GIVEN INSTRUCTION: Copy the listing starting at the line that has "Is (x=908, y=386)" and ending after the line that has "50.8 inches", with "metal bowl" changed to "steel bowl" and nothing else altered.

PROVIDED ENTRIES:
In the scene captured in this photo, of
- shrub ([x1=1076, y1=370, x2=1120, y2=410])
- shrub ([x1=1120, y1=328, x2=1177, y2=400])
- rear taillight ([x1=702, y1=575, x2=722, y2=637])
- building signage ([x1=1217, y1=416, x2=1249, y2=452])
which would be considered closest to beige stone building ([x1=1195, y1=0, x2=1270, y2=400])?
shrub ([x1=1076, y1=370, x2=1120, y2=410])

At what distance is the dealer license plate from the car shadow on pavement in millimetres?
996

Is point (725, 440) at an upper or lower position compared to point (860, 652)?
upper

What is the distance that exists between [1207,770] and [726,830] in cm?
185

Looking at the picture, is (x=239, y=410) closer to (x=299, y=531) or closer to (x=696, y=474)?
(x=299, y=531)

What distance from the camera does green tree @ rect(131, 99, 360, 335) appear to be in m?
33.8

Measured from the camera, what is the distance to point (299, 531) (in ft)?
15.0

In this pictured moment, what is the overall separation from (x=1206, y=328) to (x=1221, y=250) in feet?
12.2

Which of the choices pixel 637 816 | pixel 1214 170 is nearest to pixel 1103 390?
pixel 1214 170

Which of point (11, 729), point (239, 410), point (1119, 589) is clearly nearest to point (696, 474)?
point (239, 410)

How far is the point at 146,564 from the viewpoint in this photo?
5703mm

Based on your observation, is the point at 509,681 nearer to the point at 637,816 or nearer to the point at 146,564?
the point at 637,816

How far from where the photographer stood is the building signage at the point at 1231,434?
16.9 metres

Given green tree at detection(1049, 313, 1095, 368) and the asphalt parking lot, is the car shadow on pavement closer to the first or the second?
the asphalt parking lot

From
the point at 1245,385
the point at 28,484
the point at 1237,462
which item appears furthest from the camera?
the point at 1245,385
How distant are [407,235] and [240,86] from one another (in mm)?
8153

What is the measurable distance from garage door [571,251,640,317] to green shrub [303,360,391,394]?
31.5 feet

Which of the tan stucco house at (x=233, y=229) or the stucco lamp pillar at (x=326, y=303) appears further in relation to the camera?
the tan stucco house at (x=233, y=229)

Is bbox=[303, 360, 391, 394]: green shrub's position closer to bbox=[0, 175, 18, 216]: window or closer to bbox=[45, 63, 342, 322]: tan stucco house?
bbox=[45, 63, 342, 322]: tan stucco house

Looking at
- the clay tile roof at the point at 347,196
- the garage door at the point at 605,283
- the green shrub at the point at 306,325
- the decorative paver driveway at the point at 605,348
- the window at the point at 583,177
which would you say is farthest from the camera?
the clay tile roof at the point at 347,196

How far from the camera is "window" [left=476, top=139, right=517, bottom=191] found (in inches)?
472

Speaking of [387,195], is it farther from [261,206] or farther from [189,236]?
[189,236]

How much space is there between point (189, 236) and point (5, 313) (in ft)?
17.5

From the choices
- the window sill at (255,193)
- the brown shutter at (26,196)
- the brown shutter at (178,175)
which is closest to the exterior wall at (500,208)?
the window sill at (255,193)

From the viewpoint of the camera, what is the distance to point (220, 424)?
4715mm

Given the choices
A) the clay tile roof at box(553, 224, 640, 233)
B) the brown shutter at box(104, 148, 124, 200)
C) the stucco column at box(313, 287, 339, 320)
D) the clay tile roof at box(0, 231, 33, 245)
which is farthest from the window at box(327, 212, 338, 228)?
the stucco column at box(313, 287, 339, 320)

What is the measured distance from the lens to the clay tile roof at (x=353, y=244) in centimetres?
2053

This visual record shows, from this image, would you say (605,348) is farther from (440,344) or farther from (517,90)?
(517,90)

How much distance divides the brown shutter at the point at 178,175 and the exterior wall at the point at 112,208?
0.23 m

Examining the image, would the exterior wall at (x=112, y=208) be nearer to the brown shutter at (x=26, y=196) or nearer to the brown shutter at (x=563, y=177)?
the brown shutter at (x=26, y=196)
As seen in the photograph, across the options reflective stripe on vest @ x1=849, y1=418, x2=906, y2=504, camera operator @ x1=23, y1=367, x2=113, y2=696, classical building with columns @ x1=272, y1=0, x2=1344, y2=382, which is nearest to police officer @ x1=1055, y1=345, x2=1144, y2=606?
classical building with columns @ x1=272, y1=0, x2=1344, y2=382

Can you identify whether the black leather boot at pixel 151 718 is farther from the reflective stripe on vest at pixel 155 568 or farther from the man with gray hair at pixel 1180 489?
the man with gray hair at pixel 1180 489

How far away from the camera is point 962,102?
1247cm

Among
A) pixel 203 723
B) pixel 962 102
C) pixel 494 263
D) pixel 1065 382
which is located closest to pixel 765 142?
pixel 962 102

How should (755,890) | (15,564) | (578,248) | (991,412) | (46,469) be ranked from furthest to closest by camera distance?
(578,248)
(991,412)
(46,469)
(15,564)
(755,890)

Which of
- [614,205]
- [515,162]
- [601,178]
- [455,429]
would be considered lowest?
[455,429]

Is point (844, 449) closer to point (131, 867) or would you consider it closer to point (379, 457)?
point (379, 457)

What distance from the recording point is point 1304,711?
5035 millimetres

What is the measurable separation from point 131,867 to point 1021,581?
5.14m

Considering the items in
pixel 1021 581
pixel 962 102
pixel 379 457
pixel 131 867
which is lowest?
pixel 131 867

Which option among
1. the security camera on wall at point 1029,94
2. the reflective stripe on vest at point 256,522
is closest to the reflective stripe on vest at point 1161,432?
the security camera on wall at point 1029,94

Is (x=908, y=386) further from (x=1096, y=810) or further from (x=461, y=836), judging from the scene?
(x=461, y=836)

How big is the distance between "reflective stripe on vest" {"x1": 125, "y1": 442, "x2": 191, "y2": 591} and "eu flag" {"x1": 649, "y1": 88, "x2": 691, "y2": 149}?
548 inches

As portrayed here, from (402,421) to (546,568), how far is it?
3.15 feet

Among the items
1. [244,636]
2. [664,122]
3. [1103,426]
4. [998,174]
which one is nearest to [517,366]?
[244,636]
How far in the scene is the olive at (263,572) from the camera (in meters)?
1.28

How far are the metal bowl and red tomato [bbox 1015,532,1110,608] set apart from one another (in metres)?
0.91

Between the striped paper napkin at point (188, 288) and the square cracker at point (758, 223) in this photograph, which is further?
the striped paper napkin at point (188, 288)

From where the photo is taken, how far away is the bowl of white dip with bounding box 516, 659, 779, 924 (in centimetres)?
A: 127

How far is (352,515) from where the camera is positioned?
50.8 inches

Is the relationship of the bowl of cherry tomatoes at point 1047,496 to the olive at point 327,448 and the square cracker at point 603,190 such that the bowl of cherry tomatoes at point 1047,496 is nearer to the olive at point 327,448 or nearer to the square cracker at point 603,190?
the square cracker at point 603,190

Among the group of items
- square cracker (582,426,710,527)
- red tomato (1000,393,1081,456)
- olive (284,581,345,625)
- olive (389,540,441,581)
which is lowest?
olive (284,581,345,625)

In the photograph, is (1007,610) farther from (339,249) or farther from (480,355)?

FINISHED ANSWER:
Is (x=908, y=386) further from (x=1096, y=810) or further from (x=461, y=836), judging from the scene?
(x=461, y=836)

How big is the distance between "reflective stripe on vest" {"x1": 125, "y1": 442, "x2": 191, "y2": 591} and "eu flag" {"x1": 649, "y1": 88, "x2": 691, "y2": 149}?
548 inches

As portrayed here, from (402,421) to (546,568), how far is it?
3.15 feet

Among the items
1. [244,636]
2. [664,122]
3. [1103,426]
4. [998,174]
which one is nearest to [517,366]?
[244,636]
How far in the scene is the olive at (263,572) from the camera (in meters)?
1.28

How far are the steel bowl and red tomato [bbox 1015,532,1110,608] set apart from one another (in metres)?
0.91

Between the striped paper napkin at point (188, 288) and the square cracker at point (758, 223) in this photograph, which is further?
the striped paper napkin at point (188, 288)

From where the photo is taken, how far away is the bowl of white dip with bounding box 516, 659, 779, 924 (in centimetres)?
A: 127

How far is (352,515) from where the camera is positioned?
50.8 inches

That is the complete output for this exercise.